Les inquiétudes concernant les médias sociaux et la santé mentale sont de plus en plus évidentes.
De nombreuses études récentes ont mis en évidence un lien entre les réseaux sociaux et des problèmes tels que l'anxiété, la dépression et les troubles de l'image corporelle chez les adolescents.
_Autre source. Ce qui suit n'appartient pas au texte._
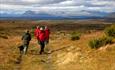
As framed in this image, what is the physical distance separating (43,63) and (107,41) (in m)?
5.44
Il ne s'agit donc pas seulement de préoccupations liées aux contenus inappropriés ou aux risques de sécurité, mais aussi du désir que les enfants grandissent avec une base émotionnelle solide, sans être submergés trop tôt par les pressions du monde en ligne.
Déterminer l'âge approprié pour que les enfants utilisent les smartphones et les réseaux sociaux n'a jamais été simple. Si les appareils numériques deviennent des outils indispensables, de nombreuses familles subissent les conséquences d'une exposition trop précoce aux écrans, entraînant des difficultés scolaires, une diminution de l'activité physique et des troubles psychologiques.
De plus en plus de parents se demandent s'il est possible de retarder certaines choses afin de protéger leurs enfants d'effets qui ne sont pas immédiatement visibles. Et d'après leurs témoignages, la réponse penche de plus en plus vers « ralentir le rythme pour que les enfants puissent grandir à leur propre rythme ».
En limitant le temps passé devant les écrans, en freinant l'utilisation des réseaux sociaux et en offrant aux enfants davantage d'occasions de vivre dans le monde réel, les parents protègent non seulement leurs enfants des risques numériques, mais leur permettent également de développer la confiance en soi, la résilience et de véritables compétences relationnelles – des qualités qu'aucune application ne peut remplacer.